# Epoxy?



## Jimmy Norris (Aug 8, 2017)

im looking for a recommendation on some epoxies. What do you guys use for crushed rock and for dyes? Thanks in advance.


----------



## TimR (Aug 9, 2017)

Jimmy, when it comes to setting fine crushed rock inlay, I prefer thin and medium CA. If I were filling larger voids and was needing epoxy, System Three has some good products including some "clears". I use their 5-min as my default epoxy, but they have some with longer setup times.

Reactions: Agree 2


----------



## Tim Carter (Aug 9, 2017)

I use thin Starbond CA because it wicks through the stone to lock it in place. It's also clear which I prefer. Starbond CA comes with small nozzles for the bottle that makes it easy to direct the CA to the crack without wasting glue.

Reactions: Agree 1


----------



## Jimmy Norris (Aug 9, 2017)

Thanks for the input. I have a few pieces that have a 3/16 -1/4inch crack about 2" long. And another piece that has a golf ball size void. Just trying to figure out the best method to fill in the cracks/voids.


----------



## DKMD (Aug 9, 2017)

I use cheap 5 minute epoxy for most stuff. You can thin it a little with acetone to make it flow better.

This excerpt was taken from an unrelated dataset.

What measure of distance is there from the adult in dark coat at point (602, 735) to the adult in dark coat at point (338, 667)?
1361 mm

I've also added alcohol based due with good results. 

I've only used CA for really small areas.

Also, a heat gun or torch helps things flow and helps get bubbles out.

Reactions: Informative 1


----------



## David Hill (Aug 9, 2017)

I buy the "glaze" finish" from the box stores. It's a 1:1 epoxy mix. I just mix as much as I think I need & mix in mineral. Starts off thin, so I may wait for it to thicken as needed.
I use duct tape to seal the edges-- that stuff'll run out of cracks if not careful. Takes 24 hrs to cure well.
Good thing is that if you need to fill more, from settling, etc -- can use more-- the epoxy sticks well to itself. It also tools well, sands easy, holds finish.
For large voids, I'll get a piece of the same wood, cut to fit and use the epoxy there too--gives some great effects.


----------



## Nubsnstubs (Aug 10, 2017)

Jimmy Norris said:


> Thanks for the input. I have a few pieces that have a 3/16 -1/4inch crack about 2" long. And another piece that has a *golf ball size void.* Just trying to figure out the best method to fill in the cracks/voids.

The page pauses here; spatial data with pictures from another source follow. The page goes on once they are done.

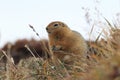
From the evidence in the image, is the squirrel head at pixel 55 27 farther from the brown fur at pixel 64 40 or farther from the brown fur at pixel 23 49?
the brown fur at pixel 23 49

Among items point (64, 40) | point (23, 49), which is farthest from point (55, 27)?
point (23, 49)

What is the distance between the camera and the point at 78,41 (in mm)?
3676

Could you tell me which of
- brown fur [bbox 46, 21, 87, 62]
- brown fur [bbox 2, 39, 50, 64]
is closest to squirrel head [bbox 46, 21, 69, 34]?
brown fur [bbox 46, 21, 87, 62]

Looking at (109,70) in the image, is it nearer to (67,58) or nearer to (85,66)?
(85,66)

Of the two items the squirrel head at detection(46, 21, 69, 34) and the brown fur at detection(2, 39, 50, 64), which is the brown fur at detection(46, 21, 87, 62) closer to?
the squirrel head at detection(46, 21, 69, 34)

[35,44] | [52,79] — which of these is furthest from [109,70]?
[35,44]

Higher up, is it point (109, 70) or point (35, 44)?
point (109, 70)

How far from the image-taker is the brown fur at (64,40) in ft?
11.6

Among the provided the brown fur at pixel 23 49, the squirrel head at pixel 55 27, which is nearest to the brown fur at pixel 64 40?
the squirrel head at pixel 55 27

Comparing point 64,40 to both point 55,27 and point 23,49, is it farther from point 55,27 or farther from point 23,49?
point 23,49

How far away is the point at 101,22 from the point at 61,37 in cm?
61

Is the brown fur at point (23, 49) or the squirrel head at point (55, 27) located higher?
the squirrel head at point (55, 27)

Jimmy, that piece with the golf ball sized void, look around your property or even the neighbors for a dead limb of the same species. Try to get one that is an exact fit that you can drive into the void if it is deep enough. Glue it in with Ca, and fill any of the little voids that are left with whatever enhancements you choose. As far as the other crack that is about 1/4", you could do the same if you can find the pieces needed. Don't cut any to fit except for the length. What you end up with is a piece that looks like it's more natural with limbs that are part of the piece..... Hope this helps some........... Jerry In Tucson)

Reactions: Like 2


----------



## Jimmy Norris (Aug 10, 2017)

DKMD said:


> I use cheap 5 minute epoxy for most stuff. You can thin it a little with acetone to make it flow better. I've also added alcohol based due with good results.
> 
> I've only used CA for really small areas.
> 
> Also, a heat gun or torch helps things flow and helps get bubbles out.

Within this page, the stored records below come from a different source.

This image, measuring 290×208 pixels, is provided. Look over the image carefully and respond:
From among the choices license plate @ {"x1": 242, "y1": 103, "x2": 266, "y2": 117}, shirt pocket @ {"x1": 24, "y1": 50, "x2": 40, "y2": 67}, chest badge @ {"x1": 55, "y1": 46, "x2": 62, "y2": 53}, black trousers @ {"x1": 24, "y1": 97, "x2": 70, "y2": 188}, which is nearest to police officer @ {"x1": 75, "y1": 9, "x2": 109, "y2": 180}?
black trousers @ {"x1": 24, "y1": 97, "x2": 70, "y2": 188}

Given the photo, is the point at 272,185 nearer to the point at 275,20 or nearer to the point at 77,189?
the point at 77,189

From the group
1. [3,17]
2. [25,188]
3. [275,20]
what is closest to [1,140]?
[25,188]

David. Does the acetone extend the set up time?


----------



## Jimmy Norris (Aug 10, 2017)

Nubsnstubs said:


> Jimmy, that piece with the golf ball sized void, look around your property or even the neighbors for a dead limb of the same species. Try to get one that is an exact fit that you can drive into the void if it is deep enough. Glue it in with Ca, and fill any of the little voids that are left with whatever enhancements you choose. As far as the other crack that is about 1/4", you could do the same if you can find the pieces needed. Don't cut any to fit except for the length. What you end up with is a piece that looks like it's more natural with limbs that are part of the piece..... Hope this helps some........... Jerry In Tucson)


I'll take a picture of the piece that has the big void so you can see what im working with.

Reactions: Like 1


----------



## DKMD (Aug 10, 2017)

Jimmy Norris said:


> David. Does the acetone extend the set up time?



I only add a few drops, but it does seem to slow things a bit. If it gets too thin, it's a mess.

Reactions: Informative 1


----------



## Spinartist (Aug 10, 2017)

For crushed stone I use thin Starbond CA glue like @Tim Carter mentioned. Works very well.

If cracks or voids are deep I carefully fill with c/a glue & saw dust first, leaving the top 1/16" slightly or more to fill with stone so I'm not wasting it.
For dying, System Three 5 min epoxy is my choice like @TimR . I don't use slow cure epoxy because my woodturnings are mostly art & not structural although the slow cure I've used seems to soak into the wood better.

I also add wood from the same species to fill larger gaps like @Nubsnstubs mentioned, usually with Starbond CA glue.


----------



## Ralph Muhs (Aug 10, 2017)

What is "CA"?


----------



## Nubsnstubs (Aug 10, 2017)

cyano acrilate, otherwise know as supper glue....... Jerry (in Tucson)


----------



## Jimmy Norris (Aug 10, 2017)

These are the photos. This is intended to be a peppermill. But i have a some doubt that it will contain the pepper/salt. With your guys help i could be wrong...


----------



## DKMD (Aug 10, 2017)

I think it's fixable... at least it's worth a try. Hindsight being 20-20, it might have been easier to fill before you drilled it.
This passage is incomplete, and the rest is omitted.